Because the language we are teaching it is sophisticated enough to embed a Turing Machine?

kypro|2 years ago

I'm not sure I'm personally convinced LLMs are bad at arithmetic, I think they might just approach it differently to us.

Something you'll find if you ever train a neural network to learn a mathematical function is that it will only ever approximate that function. It won't try to guess what the function is exactly like a human might do.

For example consider, f(1) = 2, f(2) = 4, f(3) = 6, f(4) = 8, f(5) = 10.

As a human you know how important precision is in maths and you know generally humans like round numbers so you naturally assume that, f(x) = x2

Neural networks don't have these biases by default. They'll look for a function that gets close enough maybe something like, f(x) = x1.993929910302942223

From a neural network's perspective the loss between this answer and the actual answer is almost so trivial that it's basically irrelevant.

Then a human who likes round numbers comes along and asks the network, what's f(1,000)? To which the neural network replies, 19939.3

Then the human then goes away convinced the AI doesn't know maths, when in reality the AI basically does know maths, it just doesn't care as much about aromatic precession as the human does. Because again, to the AI 19939.3 is a perfectly acceptable answer.

So now for fun let me ask ChatGPT some arithmetic questions...

> ME

> what's 2343423 + 9988733?

> ChatGPT

> The sum of 2343423 and 9988733 is 12392156.
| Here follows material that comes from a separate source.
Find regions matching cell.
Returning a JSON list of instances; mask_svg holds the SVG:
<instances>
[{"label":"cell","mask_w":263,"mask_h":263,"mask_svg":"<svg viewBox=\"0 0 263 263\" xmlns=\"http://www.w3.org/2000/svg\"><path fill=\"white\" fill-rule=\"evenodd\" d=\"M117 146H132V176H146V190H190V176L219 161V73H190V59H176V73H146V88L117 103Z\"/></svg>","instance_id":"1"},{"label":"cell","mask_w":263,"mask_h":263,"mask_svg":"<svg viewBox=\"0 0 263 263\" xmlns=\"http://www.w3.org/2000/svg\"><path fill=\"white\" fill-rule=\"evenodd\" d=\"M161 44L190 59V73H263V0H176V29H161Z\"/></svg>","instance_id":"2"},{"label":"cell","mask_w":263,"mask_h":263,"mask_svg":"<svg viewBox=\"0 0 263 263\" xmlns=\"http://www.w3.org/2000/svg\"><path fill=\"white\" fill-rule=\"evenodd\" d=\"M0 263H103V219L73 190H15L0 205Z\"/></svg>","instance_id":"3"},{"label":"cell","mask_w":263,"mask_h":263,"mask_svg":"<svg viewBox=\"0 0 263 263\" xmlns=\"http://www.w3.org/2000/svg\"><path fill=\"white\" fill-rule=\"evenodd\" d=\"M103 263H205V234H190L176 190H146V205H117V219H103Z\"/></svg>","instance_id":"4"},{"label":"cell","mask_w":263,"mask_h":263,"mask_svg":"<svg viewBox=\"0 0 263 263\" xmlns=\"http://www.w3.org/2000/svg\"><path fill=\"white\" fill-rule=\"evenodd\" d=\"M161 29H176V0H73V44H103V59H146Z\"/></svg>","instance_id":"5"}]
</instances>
WRONG! It's actually 12332156. That's an entire digit out and almost 0.5% larger than the actual answer!

> ME

> what is 8379270 + 387299177?

> ChatGPT

> The sum of 8379270 and 387299177 is 395678447.

Er, okay, that was right. Bad example, let me try again.

> ME

> what is 2233322223333 + 387299177?

> ChatGPT

> The sum of 2233322223333 and 387299177 is 2233322610510.

WRONG! It's actually 2233709522510. That's 6 digits out and almost 0.02% smaller than the actual answer!

If you take a more open minded view I think it's fair to say ChatGPT basically does know arithmetic, but its reward function probably didn't prioritise arithmetic precision in the same way a decade of schooling does for us humans. For ChatGPT having a few digits wrong in an arithmetic problem is probably less important that its reply containing that sum being slightly improperly worded.

I guess what I'm saying is that I'm not sure I quite agree with the author that LLMs don't do arithmetic at all. It's not that they're trying to guess the next word without arithmetic, but more that they're not doing arithmetic the same as we humans do it. Which is may have been the point the author was making... I'm not really sure.

SkyPuncher|2 years ago

LLMs are bad at math because they don't actually understand the rules of math.

They can write code to do math, but without code they can only estimate how likely a series of numbers are to be seen together.

They're very likely to get things like 2+2=4 correct because that's probably unique and common in their training data. They're unlikely to get two random numbers correct because it doesn't actually know what those numbers mean.

Tainnor|2 years ago

The exactness matters, though. Unless you'd like things like encryption to stop working.